Ia mengatakan bahwa pembinaan terkait pendisiplinan dapat dilakukan apabila memang telah mencapai tahap yang tepat. Sebab anak berusia remaja berada pada fase rentan terhadap stres yang dapat mempengaruhi kondisi emosional mereka yang sering dianggap nakal atau bermasalah.


"Anak remaja rentan stres dan cenderung emosional, sehingga perilaku mereka sering tampak tidak tepat. Karena pada dasarnya mereka belum memiliki kematangan berpikir seperti orang dewasa, sehingga membutuhkan pendampingan dari orang dewasa," tekannya.


Peran sekolah, keluarga, dan pemerintah

Bianglala menyarankan pentingnya keluarga dan sekolah menjadi tempat aman untuk mendengarkan cerita dan permasalahan yang dihadapi anak tanpa memberikan penghakiman sepihak.


"Keluarga dan sekolah adalah lingkaran pertama anak. Kalau itu tidak diatasi, percuma mau dikirim ke barak militer berkali-kali pun. Ketika kembali ke keluarga yang tidak hangat terhadap anaknya, hasilnya akan sama saja," ungkapnya.
 

Menurutnya, peran orang tua sebagai figur utama yang seharusnya menjadi tempat bercerita dan sumber ketaatan pertama bagi anak-anak dengan menyediakan waktu berkualitas untuk mendengarkan dan memahami anak-anak mereka.


"Remaja pada dasarnya berinteraksi langsung dengan orang tua mereka, yang seharusnya menjadi tempat pertama untuk bercerita, ketika orang tua tidak harmonis, sibuk bekerja, tidak memiliki waktu untuk anak, tidak mau mendengarkan cerita anak, bahkan memarahi saat anak bercerita, kepada siapa lagi anak-anak ini bisa mengadu?" pungkasnya.


Siswa nakal sudah dikirim ke barak militer

Gubernur Jawa Barat Dedi Mulyadi sudah memulai program pengiriman siswa nakal ke barak militer.

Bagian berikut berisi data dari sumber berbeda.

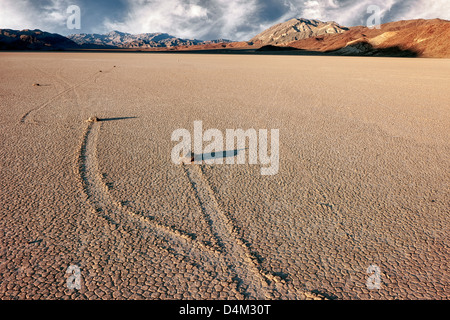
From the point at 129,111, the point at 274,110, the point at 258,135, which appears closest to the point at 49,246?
the point at 258,135

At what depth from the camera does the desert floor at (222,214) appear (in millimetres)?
1981

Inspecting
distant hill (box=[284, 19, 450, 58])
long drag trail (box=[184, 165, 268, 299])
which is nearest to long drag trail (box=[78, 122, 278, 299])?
long drag trail (box=[184, 165, 268, 299])

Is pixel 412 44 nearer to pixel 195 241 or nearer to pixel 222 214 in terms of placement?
pixel 222 214

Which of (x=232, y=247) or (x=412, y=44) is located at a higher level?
(x=412, y=44)

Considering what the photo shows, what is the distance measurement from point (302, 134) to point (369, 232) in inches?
107

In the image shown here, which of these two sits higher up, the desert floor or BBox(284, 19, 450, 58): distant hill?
BBox(284, 19, 450, 58): distant hill

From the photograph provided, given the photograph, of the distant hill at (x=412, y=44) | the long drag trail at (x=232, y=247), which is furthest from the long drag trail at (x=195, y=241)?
the distant hill at (x=412, y=44)

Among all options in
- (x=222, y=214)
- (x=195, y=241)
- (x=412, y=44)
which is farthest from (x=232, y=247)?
(x=412, y=44)

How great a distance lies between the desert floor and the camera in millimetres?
Result: 1981

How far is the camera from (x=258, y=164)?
12.6 ft

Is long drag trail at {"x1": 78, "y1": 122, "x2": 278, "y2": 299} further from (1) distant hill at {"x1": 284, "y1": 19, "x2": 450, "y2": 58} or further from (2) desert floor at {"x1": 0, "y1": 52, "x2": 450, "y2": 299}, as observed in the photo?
(1) distant hill at {"x1": 284, "y1": 19, "x2": 450, "y2": 58}

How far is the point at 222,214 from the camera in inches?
108

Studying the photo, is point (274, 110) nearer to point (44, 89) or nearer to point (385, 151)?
point (385, 151)

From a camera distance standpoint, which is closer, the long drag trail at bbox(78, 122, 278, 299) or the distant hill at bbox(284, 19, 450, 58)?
the long drag trail at bbox(78, 122, 278, 299)
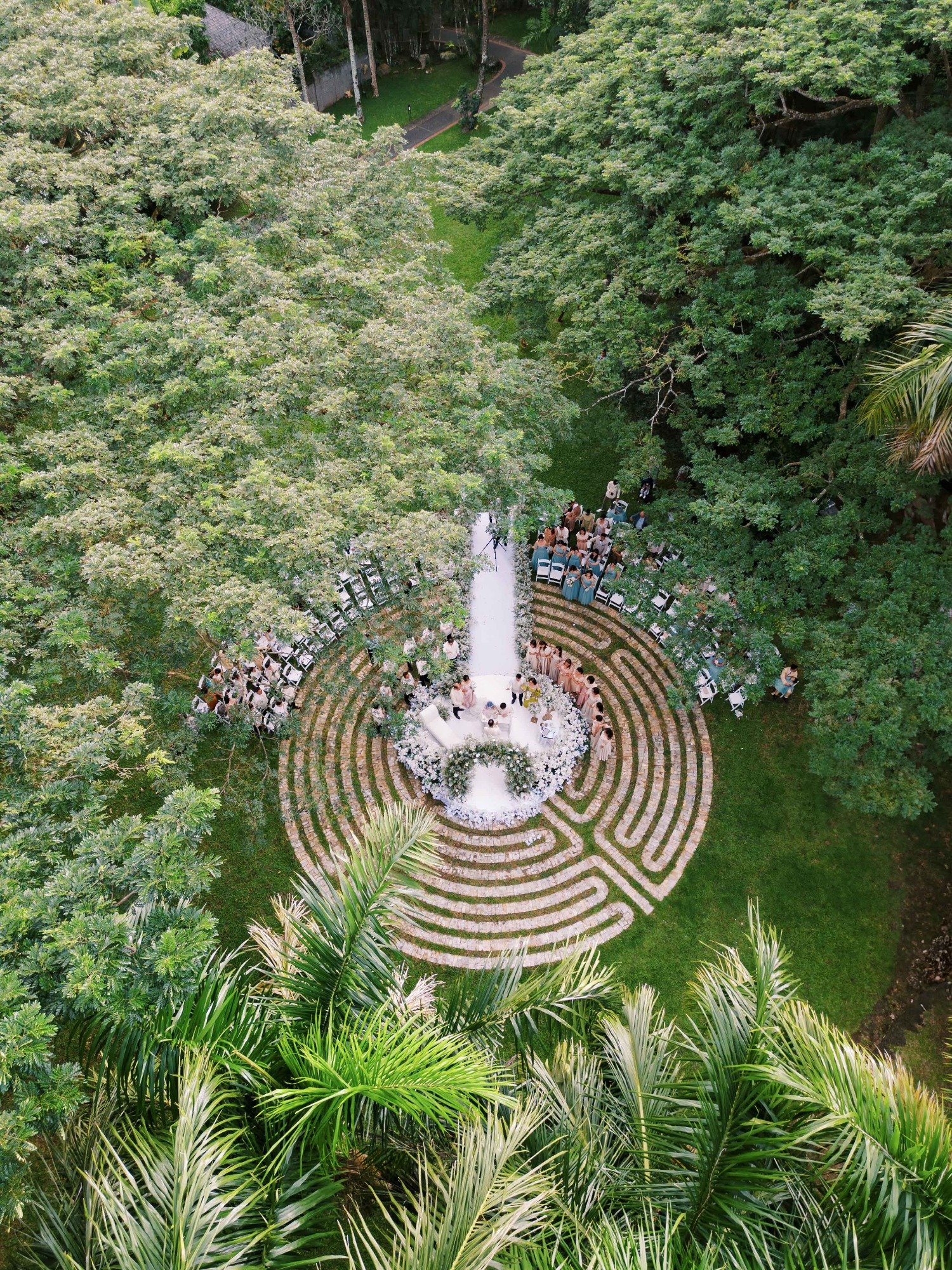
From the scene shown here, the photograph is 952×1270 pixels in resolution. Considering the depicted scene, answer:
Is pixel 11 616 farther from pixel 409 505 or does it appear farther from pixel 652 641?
pixel 652 641

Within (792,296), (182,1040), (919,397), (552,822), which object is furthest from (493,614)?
(182,1040)

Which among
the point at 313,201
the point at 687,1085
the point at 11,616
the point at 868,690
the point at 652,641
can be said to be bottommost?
the point at 652,641

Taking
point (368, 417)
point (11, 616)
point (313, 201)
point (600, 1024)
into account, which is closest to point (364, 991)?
point (600, 1024)

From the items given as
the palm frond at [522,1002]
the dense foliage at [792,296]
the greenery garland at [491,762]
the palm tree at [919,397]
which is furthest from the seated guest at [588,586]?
the palm frond at [522,1002]

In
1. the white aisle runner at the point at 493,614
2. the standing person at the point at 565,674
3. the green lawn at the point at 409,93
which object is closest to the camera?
the standing person at the point at 565,674

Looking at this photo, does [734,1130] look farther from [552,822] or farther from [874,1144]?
[552,822]

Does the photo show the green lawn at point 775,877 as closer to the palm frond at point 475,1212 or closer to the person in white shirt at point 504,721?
the person in white shirt at point 504,721
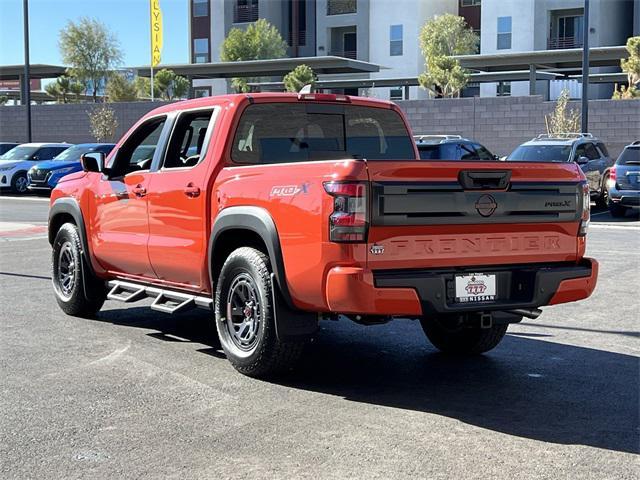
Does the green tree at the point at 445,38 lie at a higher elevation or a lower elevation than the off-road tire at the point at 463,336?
higher

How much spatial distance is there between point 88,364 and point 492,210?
10.2 ft

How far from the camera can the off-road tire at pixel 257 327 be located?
20.4 ft

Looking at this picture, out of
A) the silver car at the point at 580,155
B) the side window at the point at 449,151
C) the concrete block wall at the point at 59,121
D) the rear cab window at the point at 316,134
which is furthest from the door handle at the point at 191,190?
the concrete block wall at the point at 59,121

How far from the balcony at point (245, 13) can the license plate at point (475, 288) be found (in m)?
65.2

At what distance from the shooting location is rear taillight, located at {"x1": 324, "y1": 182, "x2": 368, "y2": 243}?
556cm

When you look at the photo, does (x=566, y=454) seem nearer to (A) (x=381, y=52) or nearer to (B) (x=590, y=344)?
(B) (x=590, y=344)

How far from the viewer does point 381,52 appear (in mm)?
62062

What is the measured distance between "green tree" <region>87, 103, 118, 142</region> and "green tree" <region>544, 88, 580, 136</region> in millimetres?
19227

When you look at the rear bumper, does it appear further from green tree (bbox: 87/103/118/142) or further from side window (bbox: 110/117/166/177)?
green tree (bbox: 87/103/118/142)

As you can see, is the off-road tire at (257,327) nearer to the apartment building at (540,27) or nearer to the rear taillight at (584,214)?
the rear taillight at (584,214)

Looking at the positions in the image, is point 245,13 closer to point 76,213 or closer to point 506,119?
point 506,119

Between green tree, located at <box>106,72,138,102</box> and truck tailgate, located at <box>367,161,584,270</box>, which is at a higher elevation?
green tree, located at <box>106,72,138,102</box>

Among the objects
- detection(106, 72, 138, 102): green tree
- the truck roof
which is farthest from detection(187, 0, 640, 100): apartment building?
the truck roof

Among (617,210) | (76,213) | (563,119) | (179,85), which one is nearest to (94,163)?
(76,213)
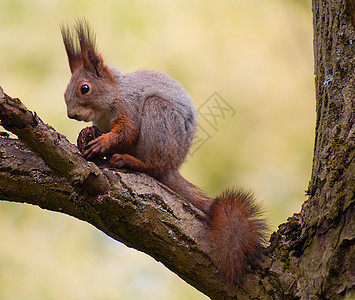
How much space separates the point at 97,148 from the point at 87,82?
2.19 ft

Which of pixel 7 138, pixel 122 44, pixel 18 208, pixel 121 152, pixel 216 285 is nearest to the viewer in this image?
pixel 216 285

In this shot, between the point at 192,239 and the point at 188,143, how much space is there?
1003 mm

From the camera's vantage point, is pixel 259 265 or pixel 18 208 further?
pixel 18 208

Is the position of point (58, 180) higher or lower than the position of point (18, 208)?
lower

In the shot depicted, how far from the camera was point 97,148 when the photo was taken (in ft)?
9.25

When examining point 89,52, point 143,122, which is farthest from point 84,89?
point 143,122

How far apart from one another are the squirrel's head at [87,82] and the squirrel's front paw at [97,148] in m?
0.40

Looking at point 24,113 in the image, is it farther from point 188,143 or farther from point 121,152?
point 188,143

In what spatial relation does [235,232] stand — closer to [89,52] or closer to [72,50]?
[89,52]

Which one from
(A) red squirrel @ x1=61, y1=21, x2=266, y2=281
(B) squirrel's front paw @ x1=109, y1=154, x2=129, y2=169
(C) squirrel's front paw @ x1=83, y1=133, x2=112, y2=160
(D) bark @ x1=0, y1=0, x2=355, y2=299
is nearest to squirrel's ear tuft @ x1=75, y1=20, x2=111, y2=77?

Program ini dimulai sejak 1 Mei 2025. Pertama kali, Dedi mengirim 30 anak nakal dari Purwakarta ke barak militer.


Lalu pada 2 Mei 2025 atau tepat pada Hari Pendidikan Nasional (Hardiknas), Dedi kembali mengirim 30 siswa asal Bandung yang dinilainya sebagai anak nakal.
 

Saat memimpin Apel Hardiknas Jawa Barat di Bandung kemarin, Dedi mengatakan bahwa pelajar yang mengikuti pendidikan ala militer di Purwakarta itu merupakan anak-anak remaja yang terlibat tawuran dengan menggunakan senjata tajam.


Dedi mengatakan, pelajar yang menjalani pendidikan semi-militer ini berasal dari jenjang pendidikan SMP dan SMA. Ia kemudian merinci kriteria siswa nakal yang dikirim ke barak militer.


"Kriterianya itu adalah anak-anak yang sudah mengarah pada tindakan kriminal dan orang tuanya tidak punya kesanggupan untuk mendidik. Artinya bahwa yang diserahkan itu adalah siswa yang oleh orang tuanya di rumahnya sudah tidak mau lagi, tidak mampu lagi untuk mendidik. Jadi kalau orang tuanya tidak menyerahkan, kami tidak akan menerima,” kata Dedi.